1245, FN: Trying to make light of the appalling spike in UK inflation (note how he doesn't list European comparisons here - I wonder why not!). Why does he think it's so high? Might QE have anything to do with it?

1244, FN: Listen to Labour roar in approval with stamp duty of 5% on properties costing £1m and more. Good bit of class war.

1253, PH.  Now there's a surpise: Darling downgrades his wildly optimistic growth forecasts for next year.  Not by much though: from 3.5 percent to 3-3.5 percent.  Still looks a bit fanciful to me.

1252, JF:

Brown's tie matches Harman's jacket, a rare example of joined up government from this administration

1251, FN:
Here's the link for the report showing that taxpayers won't get back their money, as Darling just claimed. About two thirds of the way down, it looks at recovery rates for the taxpayer. Directly contradicts Darling's claim - forged by Brown in the Politics Show the Sunday before last. 

1250, PH: A double-whammy of copied Tory ideas.  Darling says that the government will start reconsidering retirement ages.  And Darling says that he will double the stamp duty holiday to £250,000.

1249, PH: Now Darling's setting out some of Labour's "guarantees": training or work for 24 year-olds, that kind of thing.  Worth looking for how much these guarantees will cost.

1246, PH: Darling says that a "decade of welfare reform" has limited unemployment during the recession.  I wonder what Frank Field would say about that.  And, indeed, the 5.4 million people on out-of-work benefits - a figure which has remained constant since 1997.  Around a million of those have been on benefits for 12 years.

1245, JF:

Tax has raised twice as much as forecast because it failed in its stated aim, to change behaviour

1244, PH:
More Tory-bashing from Darling: "We could have listened to those who opposed these measures..."  Now he's making some spurious claims about how many businesses have been saved by Labour policy.

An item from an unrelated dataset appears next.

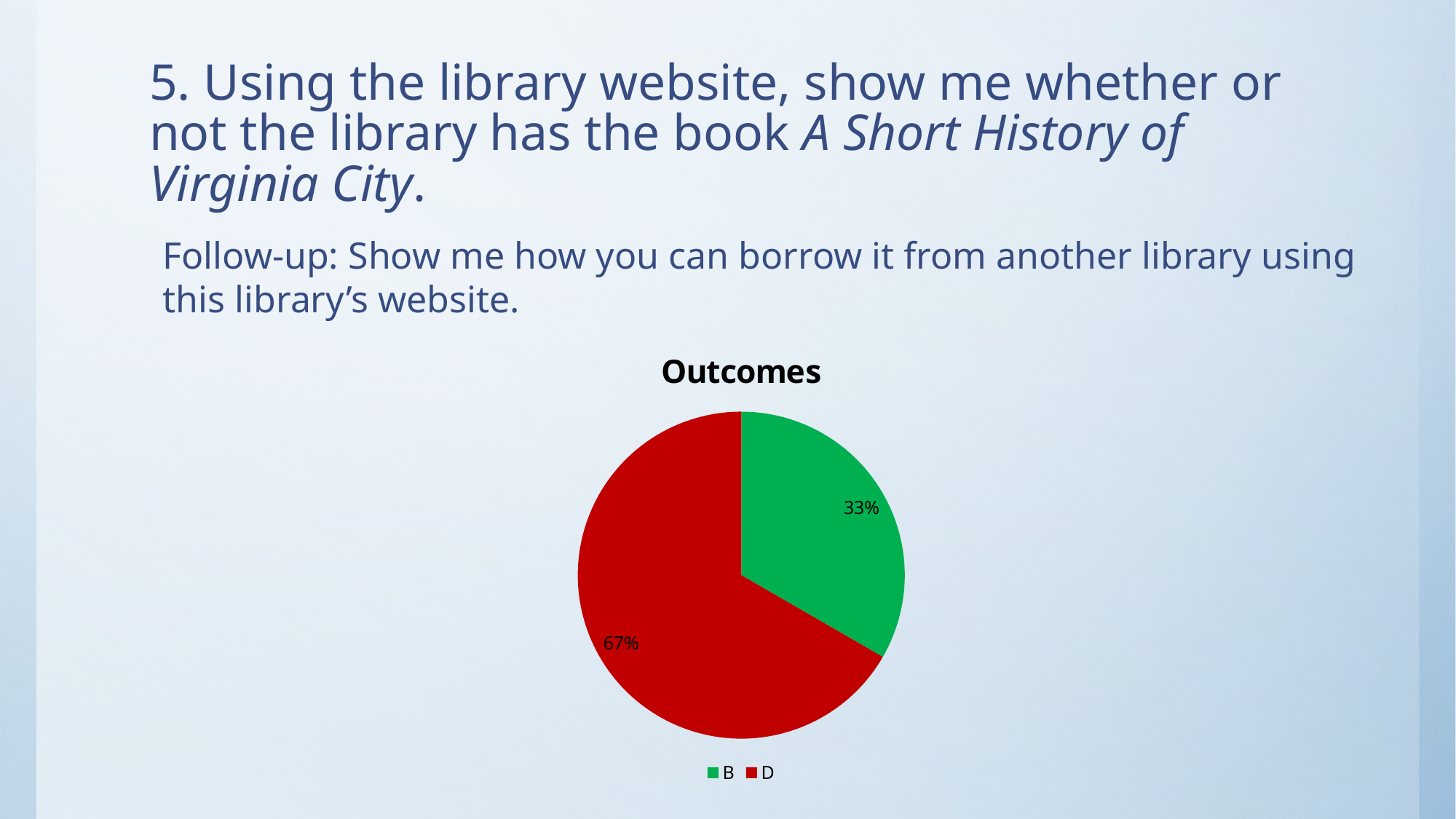
What is the difference in percentage points between the D slice and the B slice? 34 What share of the pie does category B have? 33% How many entries does the legend list? 2 What share of the pie does category D have? 67% What is the title of the chart? Outcomes What colour is the slice for category D? red Which category has the largest slice of the pie? D Which category has the smallest slice of the pie? B How many categories does the pie chart show? 2 What kind of chart is shown on the slide? pie chart Which is larger, the slice for B or the slice for D? D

1242, PH: This sounds more bluntly political than Darling's other Budget speeches - there are plenty of nods towards "do nothing Tories".  In the meantime, there's little meat on the bone.

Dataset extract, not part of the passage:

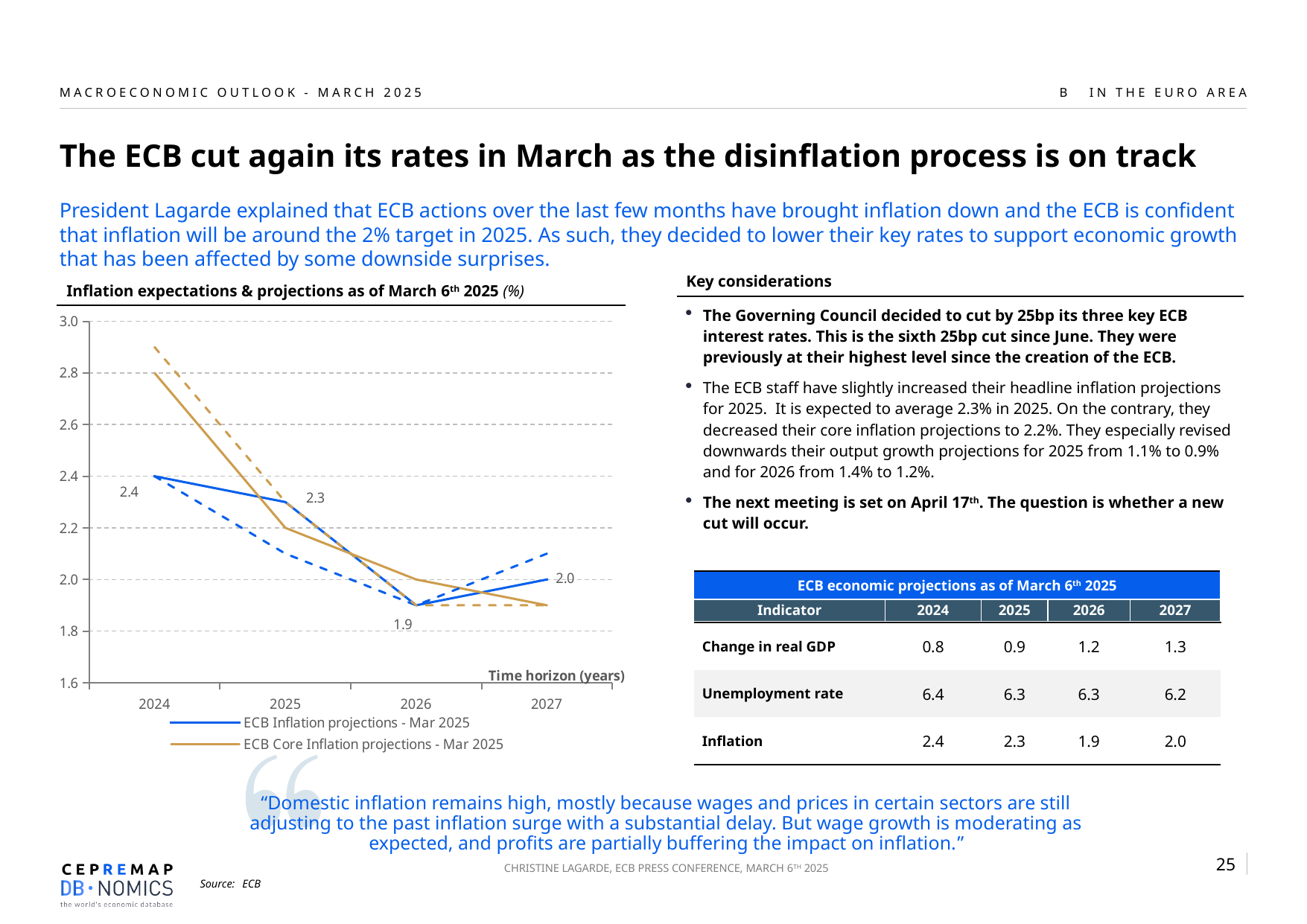
In which year is the ECB Inflation projection (Mar 2025) lowest? 2026 In which year is the ECB Inflation projection (Mar 2025) highest? 2024 Is the ECB Core Inflation projection (Mar 2025) for 2024 greater or less than 2.6? greater What is the ECB Inflation projection (Mar 2025) for 2024? 2.4 In 2024, which is higher: the ECB Core Inflation projection or the ECB Inflation projection? ECB Core Inflation projections - Mar 2025 What kind of chart is shown under 'Inflation expectations & projections as of March 6th 2025'? line chart How many series does the chart legend list? 2 What is the ECB Inflation projection (Mar 2025) for 2027? 2.0 What is the ECB Inflation projection (Mar 2025) for 2025? 2.3 How many years are shown on the x axis of the chart? 4 What is the ECB Inflation projection (Mar 2025) for 2026? 1.9 What is the difference between the ECB Inflation projection for 2024 and for 2026? 0.5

1242, FN: "We intend to get all taxpayers' money back" - that's not what the FSA has said in its report estimating what the net loss will be due to the Singer and Friedlander interventions - ie, what the taxpayer is formally forecast to lose. I wonder if No10 knows that the FSA has done this? Gives the lie to Darling's line about getting the money back.

1241, FN:
"Secure the recovery" - that'll be a Labour campaign theme. Also his trick "halve the deficit within four years" - by making it into a boast, he disguises just how lame this is. Italy will have eliminated its deficit by next year.

"A storm which began in America spread rapidly around the world" - nope, the UK economy was geared up to a dangerous level by a reckless Chancellor.

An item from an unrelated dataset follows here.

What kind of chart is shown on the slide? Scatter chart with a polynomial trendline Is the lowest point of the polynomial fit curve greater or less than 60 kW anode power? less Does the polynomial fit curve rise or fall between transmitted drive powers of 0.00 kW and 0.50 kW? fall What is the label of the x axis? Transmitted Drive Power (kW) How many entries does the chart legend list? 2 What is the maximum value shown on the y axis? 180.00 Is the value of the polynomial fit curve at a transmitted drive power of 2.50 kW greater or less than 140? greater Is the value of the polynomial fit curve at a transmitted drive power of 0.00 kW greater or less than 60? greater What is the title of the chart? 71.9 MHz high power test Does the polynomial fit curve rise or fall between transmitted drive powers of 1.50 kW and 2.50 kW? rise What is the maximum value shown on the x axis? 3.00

"Economic disaster was averted" - depends if you consider the trebling of national debt burden as a disaster or not....

1240, PH: He claims that a tax on bankers' bonuses has raised £2bn  - "more than expected".  Let's see how that gets used.

1239, PH:
Darling says that the banking bailouts were the "right decision," and claims that taxpayers will "get all their money back".  Might take some time, that.

1237, FN: He's using the changing forecasts and hailing that as a victory. The words "straws" and "clutch" spring to mind.

1236, PH: Now Darling's into the "global problems" bit of his speech.  He says that the government's "unprecedented action" has staved off the worst of the recession - and drops in some innuendo about the "do nothing" Tories.

1235, PH: Darling says that a £2.5 billion "growth package" will be at the centre of the Budget.

1234, PH: Darling's intro is straight from the Brownite copybook.  He talks about taking the "big choices," and "protecting the recovery".  He adds that borrowing forecasts will be lower than they were last year.

1233, PH: Darling steps up to the dispatch box.  For what it's worth, he's wearing a dizzying spotty tie.

1230: So that's PMQs done with.  Now to the day's main event: the Budget.